At the photo-automat, I exchanged 24 selves
for 24 frames.
It started with a beret, then sunglasses,
then I thought, what-the-hell, and started shedding.
At the Saigon Street cafe
I sat on someone else’s table
and peeled the skin off a summer roll.
Inside an abandoned margarine factory in Kreuzberg
I pondered the face of a Geisha I had spray-painted
onto a whitewashed wall –
left a thumbprint in the paint.
A thumbprint was all I had with me.
In the cinema cafe I spotted myself
in the bottom of a bowl of coffee
topped with froth and soggy biscuit crumbs.
I left lipstick on the rim.
Outside a cafe in Potsdamer Platz
I tried to take a selfie, but self was out of view.

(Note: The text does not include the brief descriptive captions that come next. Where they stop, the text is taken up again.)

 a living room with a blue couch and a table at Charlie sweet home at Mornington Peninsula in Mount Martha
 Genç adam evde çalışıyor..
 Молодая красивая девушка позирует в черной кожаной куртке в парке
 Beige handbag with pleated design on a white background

I was a perfect blue sky instead.
At the Chameleon theatre I dined alone by candlelight.
My dress turned green.
I wondered if anybody noticed.
Inside Otto Weidt’s workshop for the blind
I contemplated the hidden windowless room,
the doorway to which was a wardrobe.
As if the blind don’t need to see.
At the film museum I lost my reflection inside
Marlene Dietrich’s vanity case –
it was her face I saw –
those half open eyes were not mine.
Infinite selves reflected into the distance.

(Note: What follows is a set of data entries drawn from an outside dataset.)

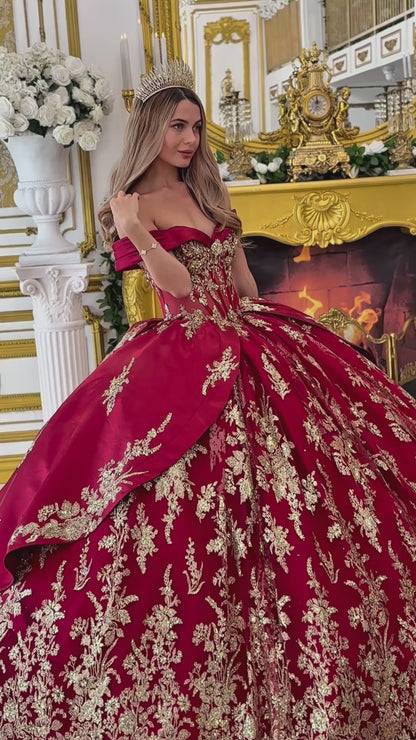 Video: a girl wearing a burgundy quinceanera dress with gold floral embroidery 
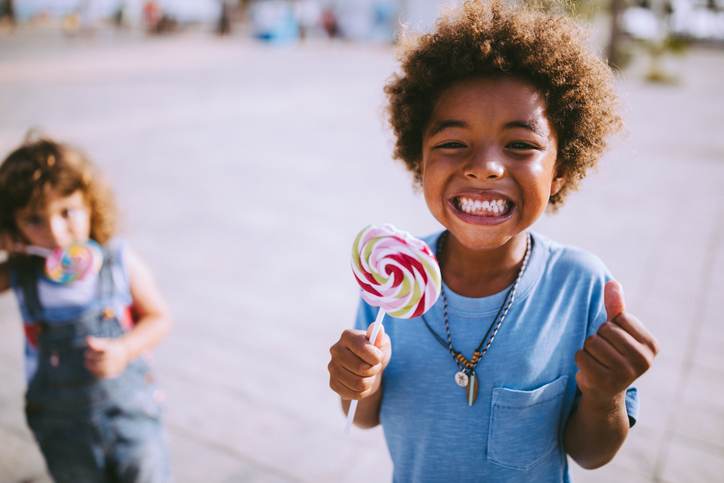 Multi-ethnic children with colorful lollipops outdoors on summer vacations Multi-ethnic children with colorful lollipops outdoors on summer vacations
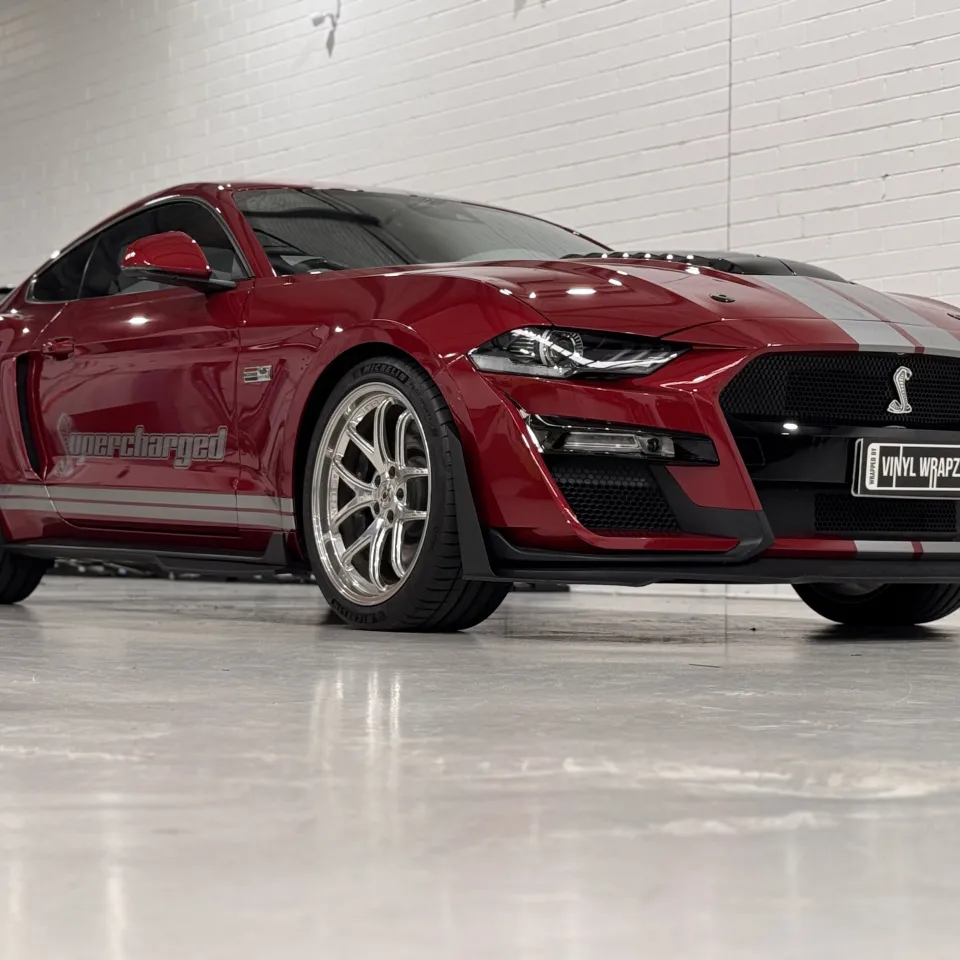 Red Ford Mustang with silver stripes, front quarter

In the Chinese dumpling restaurant I waited
for my dumpling to cool,
while the dumpling was cooling
I was a blonde woman with two perfect daughters,
sipping champagne.
I think, the more alone I am,
the more invisible I will become.
Later, I remove my clothes for a Berliner
who tells me that 33 is the perfect age.
Later, I remove my clothes for a Brazilian
who refers to his erection as his ‘candle’.

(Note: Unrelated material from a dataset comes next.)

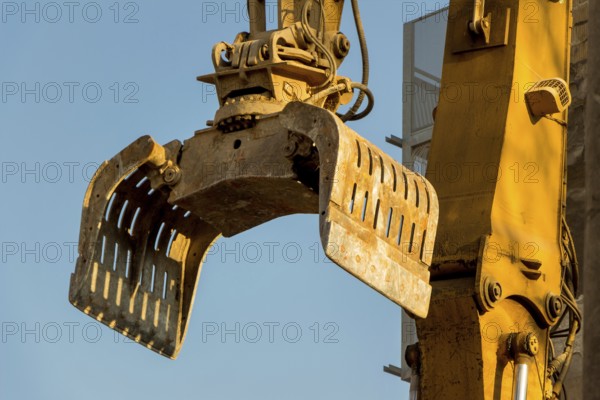 Excavators on a building site demolishing a house, creating space for new flats and living space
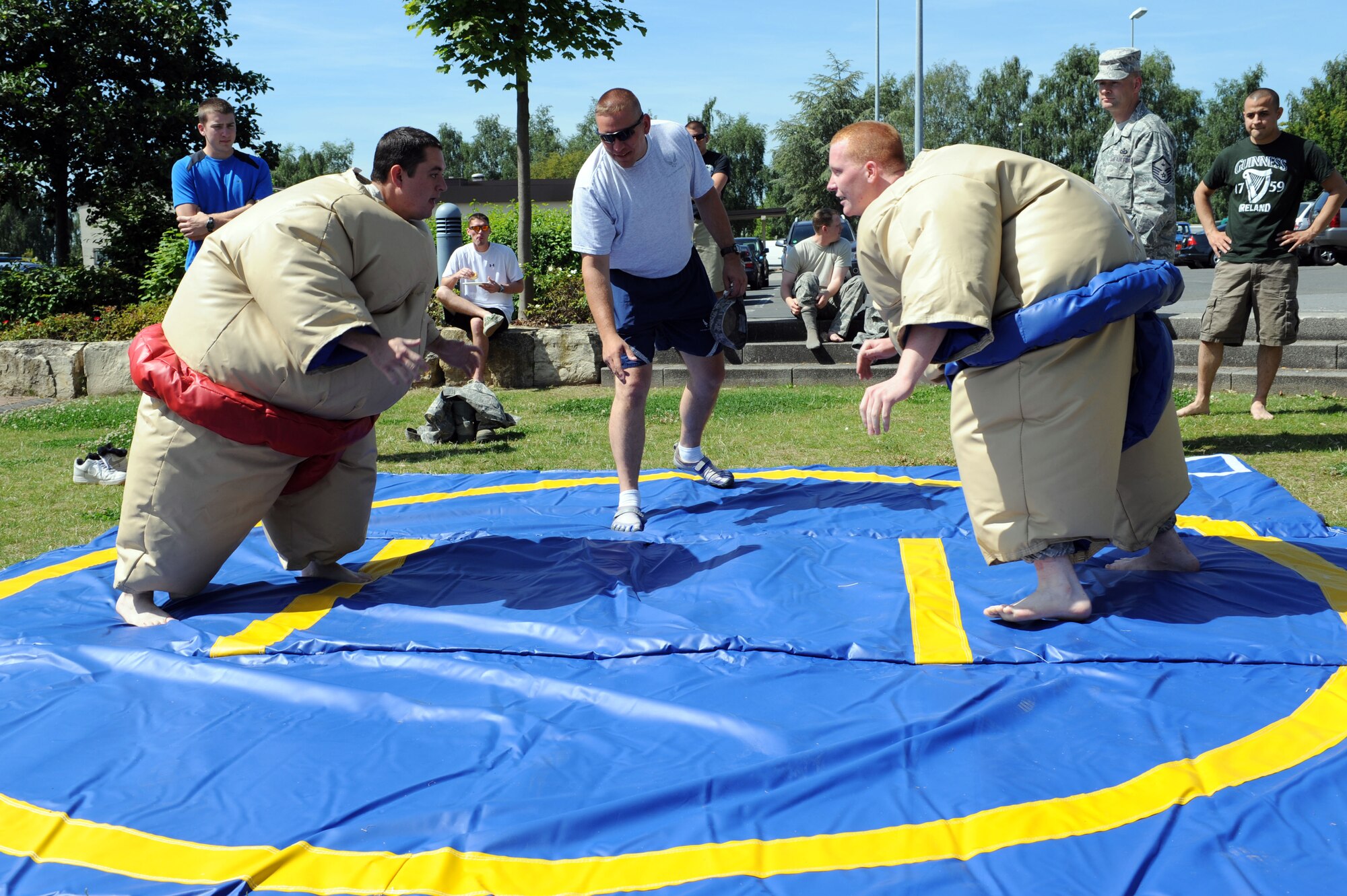 SPANGDAHLEM AIR BASE, Germany – Airman 1st Class Corey Kingsbury, American Forces Network Detachment Nine, and Senior Airman Kodie Hinz, 606th Air Control Squadron, prepare to face off during a sumo wrestling match during an unaccompanied Airmen block party at the wing pavilion here Aug. 17. The event included a drunk goggles obstacle course, sumo wrestling, Polynesian dancers, a dunk tank and a comedy performance. The first sergeants council and the Spangdahlem chiefs group hosted the event. (U.S. Air Force photo by Senior Airman Christopher Toon/Released)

He photographs me as a torso, tells me I am beautiful.
Life is easier when you are headless
and puppets are good with no strings attached.
When I go I offer my handkerchief to a stranger in
my train carriage.
I grip my suitcase. It is my changing room.
My life depends on it.
Rebecca Parfitt lives in Cardiff and works in publishing. She was a finalist for the Aesthetica creative writing award in 2016 and is a recipient of the Hay Festival Writers at Work scheme. She is currently receiving mentoring from Literature Wales to complete a short story collection. She is editor and founder of a magazine devoted to horror and the macabre, The Ghastling. Her debut poetry collection The Days After was published in April 2017 by Listen Softly London.